→ **EXERCISE TASK**:
Return every line of the material below that contains the word "furthest".

→ **DATA FOR THIS TASK**:
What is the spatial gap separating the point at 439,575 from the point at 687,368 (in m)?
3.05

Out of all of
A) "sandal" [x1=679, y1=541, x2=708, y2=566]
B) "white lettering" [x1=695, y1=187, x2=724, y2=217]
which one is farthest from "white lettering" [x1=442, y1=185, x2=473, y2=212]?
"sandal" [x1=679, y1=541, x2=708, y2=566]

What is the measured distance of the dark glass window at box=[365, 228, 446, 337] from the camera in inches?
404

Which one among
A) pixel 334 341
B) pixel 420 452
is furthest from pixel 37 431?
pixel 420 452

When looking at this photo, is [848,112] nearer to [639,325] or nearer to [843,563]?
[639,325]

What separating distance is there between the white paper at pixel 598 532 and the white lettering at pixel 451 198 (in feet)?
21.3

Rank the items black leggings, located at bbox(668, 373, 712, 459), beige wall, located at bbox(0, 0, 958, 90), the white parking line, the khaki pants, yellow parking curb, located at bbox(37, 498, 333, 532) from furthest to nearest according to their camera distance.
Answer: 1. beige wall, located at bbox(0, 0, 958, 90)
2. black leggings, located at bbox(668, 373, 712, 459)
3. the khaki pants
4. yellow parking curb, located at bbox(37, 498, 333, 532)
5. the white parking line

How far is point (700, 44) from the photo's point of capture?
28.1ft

...

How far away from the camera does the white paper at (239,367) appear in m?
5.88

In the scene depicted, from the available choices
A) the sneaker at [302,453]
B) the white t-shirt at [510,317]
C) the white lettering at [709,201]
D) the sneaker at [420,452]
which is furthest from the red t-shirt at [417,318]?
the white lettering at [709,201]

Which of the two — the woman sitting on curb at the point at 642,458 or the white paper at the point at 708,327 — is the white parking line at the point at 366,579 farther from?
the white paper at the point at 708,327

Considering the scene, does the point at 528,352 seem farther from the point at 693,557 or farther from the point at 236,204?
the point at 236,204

→ **OUTPUT OF THE EXERCISE**:
is furthest from pixel 37 431?
Rank the items black leggings, located at bbox(668, 373, 712, 459), beige wall, located at bbox(0, 0, 958, 90), the white parking line, the khaki pants, yellow parking curb, located at bbox(37, 498, 333, 532) from furthest to nearest according to their camera distance.
which is furthest from the red t-shirt at [417,318]?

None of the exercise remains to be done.